Provided text:
1901-02 Welsh Amateur Cup

Tournament details
- Country: Wales

Final positions
- Champions: Wrexham Victoria
- Runners-up: Machynlleth Town

= 1901–02 Welsh Amateur Cup =

The 1901–02 Welsh Amateur Cup was the twelfth season of the Welsh Amateur Cup. Wrexham Victoria defeated Machynlleth Town 1–0 in the final, at Oswestry.

Wrexham Victoria were awarded the cup, which Machynlleth protested, saying that Wrexham Victoria had used five players who were ineligible due to having played in the Chester & District League. Their protest was successful and Wrexham Victoria were ordered to return the cup to the Football Association of Wales. It is unclear if the cup was ever awarded to Machynlleth. Wrexham Victoria are recorded as the cup winners by recent sources such as the RSSSF.

Dataset content:
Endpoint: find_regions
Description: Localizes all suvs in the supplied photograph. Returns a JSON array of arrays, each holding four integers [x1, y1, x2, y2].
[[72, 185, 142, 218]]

Exercise objective:
Copy word for word the part of the Welsh Amateur Cup text that begins with "1901-02 Welsh Amateur" and ends with "as the RSSSF.". The material comes from a separate source unrelated to the text on the Welsh Amateur Cup.

Result:
1901-02 Welsh Amateur Cup

Tournament details
- Country: Wales

Final positions
- Champions: Wrexham Victoria
- Runners-up: Machynlleth Town

= 1901–02 Welsh Amateur Cup =

The 1901–02 Welsh Amateur Cup was the twelfth season of the Welsh Amateur Cup. Wrexham Victoria defeated Machynlleth Town 1–0 in the final, at Oswestry.

Wrexham Victoria were awarded the cup, which Machynlleth protested, saying that Wrexham Victoria had used five players who were ineligible due to having played in the Chester & District League. Their protest was successful and Wrexham Victoria were ordered to return the cup to the Football Association of Wales. It is unclear if the cup was ever awarded to Machynlleth. Wrexham Victoria are recorded as the cup winners by recent sources such as the RSSSF.